The full moon peaks for the month tomorrow morning at 8:43 AM EST and stocks typically rally through the full moon. Futures are down but perhaps the dip-buyers will enter today and float stocks higher into tomorrow lunchtime. This week is OpEx so a Tuesday low typically leads to a Wednesday high so that would extend potential bullish joy into hump day. So bulls have seasonality factors providing wind at their backs the next couple days but the low put/calls are a powerful negative force and each day the market does not roll over is a gift for those long the market. 
Perhaps a Black Monday or Black Tuesday may be in the works after all; the window remains open (last week the set up was the same but Monday was a big rally day).

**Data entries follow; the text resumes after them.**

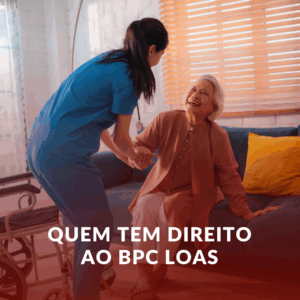 BPC/LOAS Negado em Campo Florido: Saiba Como Recorrer e Garanta Seus Direitos!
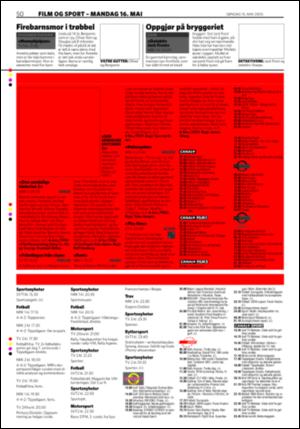 dagbladet-20050515_000_00_00_050.pdf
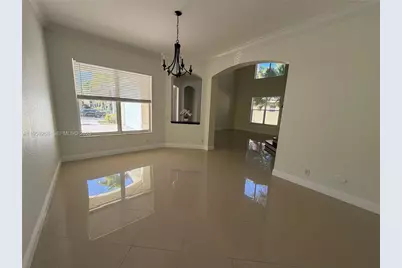 1819 Mariners Ln #1819, Weston, FL 33327 - Photo 9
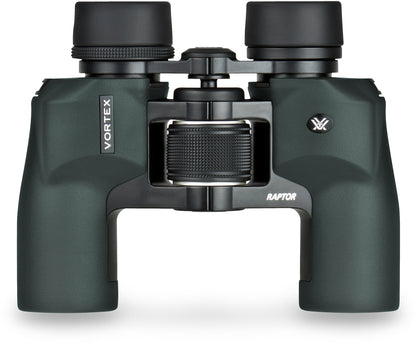 Binoculars Vortex Raptor 10x32 (R310)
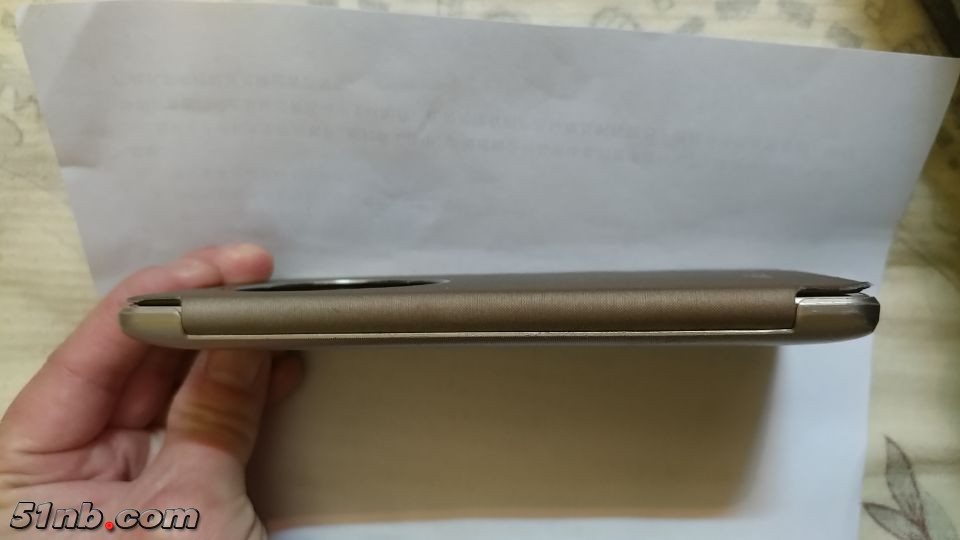 QQ图片20180116184703.jpg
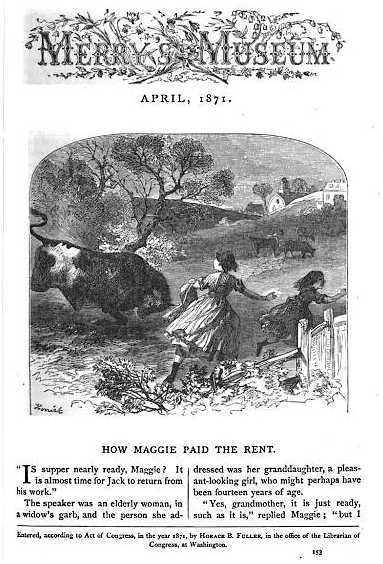 File:1871 MerrysMuseum April.png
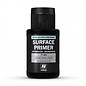 Vallejo Metal Color Surface Primer Gloss Black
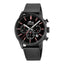 Port de Cadix GMT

The SPX may drop today as the futures indicate but rally into hump day then fall apart from that top mid-week, or, simply begin falling apart now, as the doji and hanging man candlesticks forecast, and this negativity would overcome the positive seasonality factors (both are bearish outcomes). Tax loss selling is approaching and typically peaks the first week of December.

October did not live up to its negative hype. The largest stock market crashes have occurred in the month of October. September is typically the weakest month for stocks and now that this Sept-Oct time period is in the rearview mirror, traders are emboldened to think that stocks will rally higher through year-end. Considering the long-term charts, however, November may be the severe peak and drop month for stocks instead of October. The stock market may catch everyone off-sides now since the party is in full swing.

Everyone on Wall Street is partying in like its 1999, as Prince would sing, and says stocks will float higher into 2020. The stock market is one big bullish Sing-Along; take it away Sturgill Simpson. Traders are drinking Fed wine proclaiming it is time to enjoy the approaching holidays. Perhaps they will be eating crow and dining on humble pie come Thanksgiving? In all seriousness, these price highs you see in stocks may not print again for many years forward. If you are a young person, stay away from the stock market. Of course it always depends on the central bankers since they are the market. This information is for educational and entertainment purposes only. Do not invest based on anything you read or view here. Consult your financial advisor before making any investment decision.